Add flow for re-sending replay frames that spectator did not receive at end of play#38163
Add flow for re-sending replay frames that spectator did not receive at end of play#38163bdach wants to merge 1 commit into
Conversation
…at end of play Compatibility matrix: | | old client | new client | | :--------: | :--------: | :--------: | | old server | 🟠[^1] | 🟠[^1] | | new server | 🟠[^2] | 🟢[^3] | [^1]: Operations will succeed, but the server never attempts to retrieve any dropped frames because it is not aware of the new flow, so the resulting replay will be incomplete. [^2]: Operations will succeed, but the server will not attempt to use the new flow to retrieve any dropped frames, because the client will not send `LastFrameBundleSequenceNumber`, so the resulting replay will be incomplete. [^3]: Operations will succeed. The server will attempt to retrieve dropped frames in a once-off operation at the end of gameplay. This implements the proposal first outlined in ppy/osu-server-spectator#244 (comment). With this change, if a player's connection drops out during a play but then recovers before the end of the play, the server will re-request any frame bundles that it has not received thus far. The client caches all frame bundles it sends out until the end of the play and the request for any missing frame bundles from the server. The frame bundles for past plays are purged only when the server invokes `CompleteReplay()`. (If the server determines that it has received all frame bundles, it will still invoke `CompleteReplay()`, but with an empty list of bundle sequence numbers.) I expect this caching strategy to be controversial, so I am listening to counterproposals (LRU / limited capacity queue? something else?)

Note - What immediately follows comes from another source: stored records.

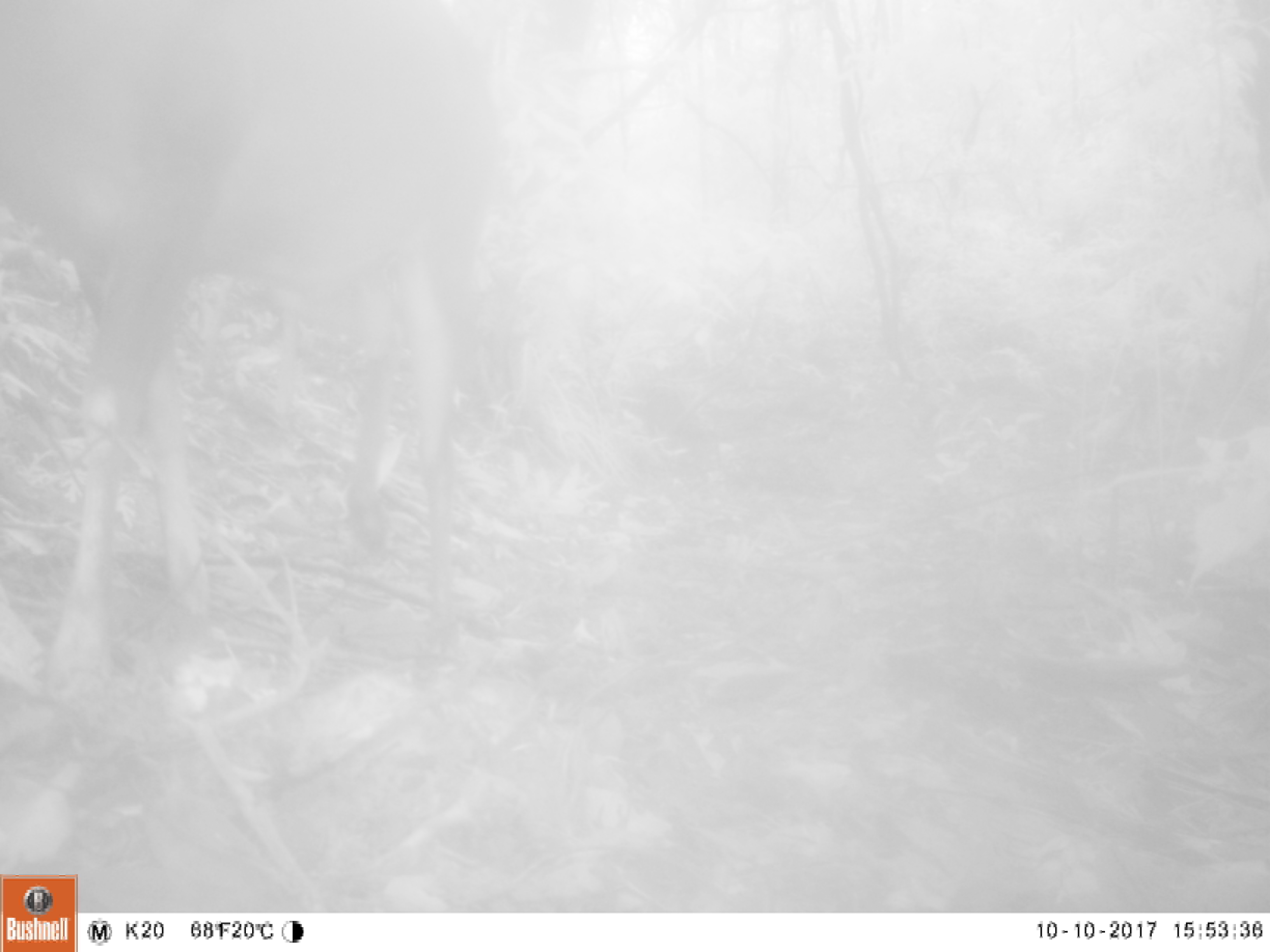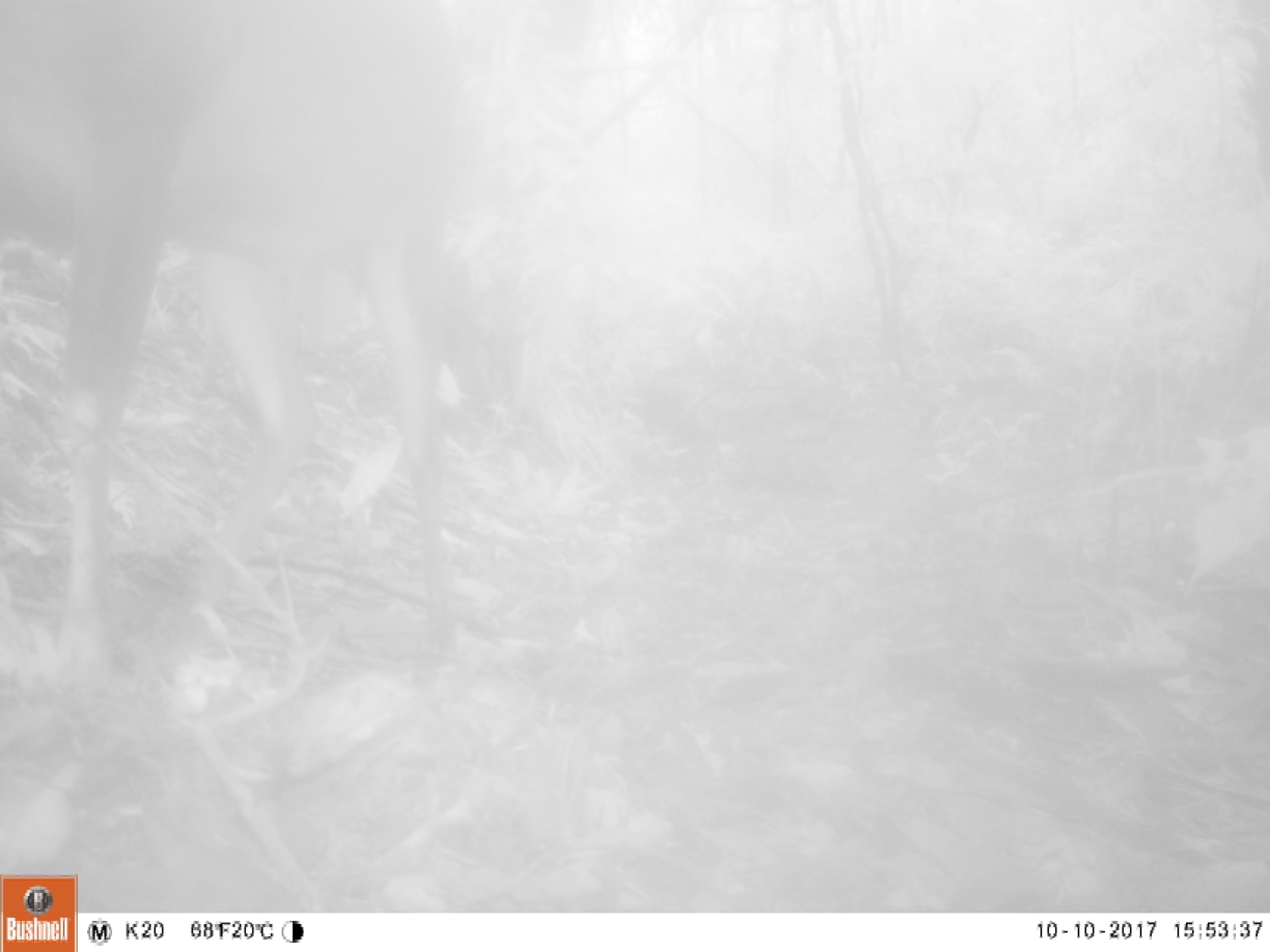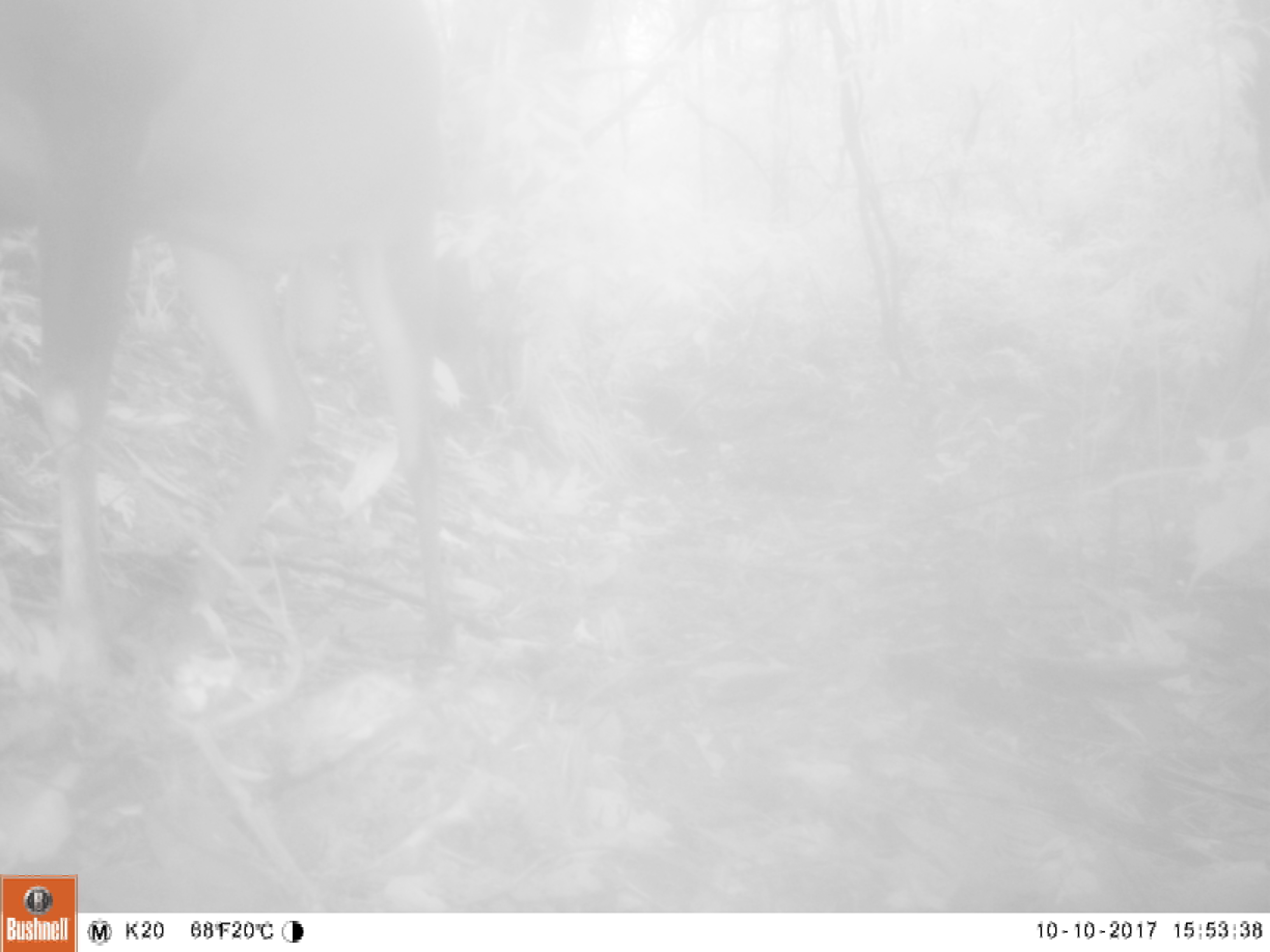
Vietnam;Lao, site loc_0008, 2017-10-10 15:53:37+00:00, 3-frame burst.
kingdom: Animalia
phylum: Chordata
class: Mammalia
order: Artiodactyla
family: Cervidae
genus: Muntiacus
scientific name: Muntiacus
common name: muntjacs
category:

| /// <param name="FrameBundleSequenceNumbers">The sequence numbers of frame bundles that the server never received.</param> | ||
| [Serializable] | ||
| [MessagePackObject] | ||
| public record CompleteReplayRequest( |
There was a problem hiding this comment.
One thing I got in the habit of doing with bancho/stable is prefixing these kinds of calls with Client or Server, because I guarantee we are going to end up with Request objects being fired in both directions sooner or later.
Thoughts?
ServerCompleteReplayRequest
ClientCompleteReplayResponse
There was a problem hiding this comment.
Other than the fact that no other operation between client and spectator server uses this convention, I do not have any particular opinions on this proposal.
There was a problem hiding this comment.
Until now we haven't had any classes with Request / Response pairing, so I'm not sure it would suit there. Specifically important for when Request/Response is involved IMHO, because until now the client is always the Requester when using these terms (aka web requests).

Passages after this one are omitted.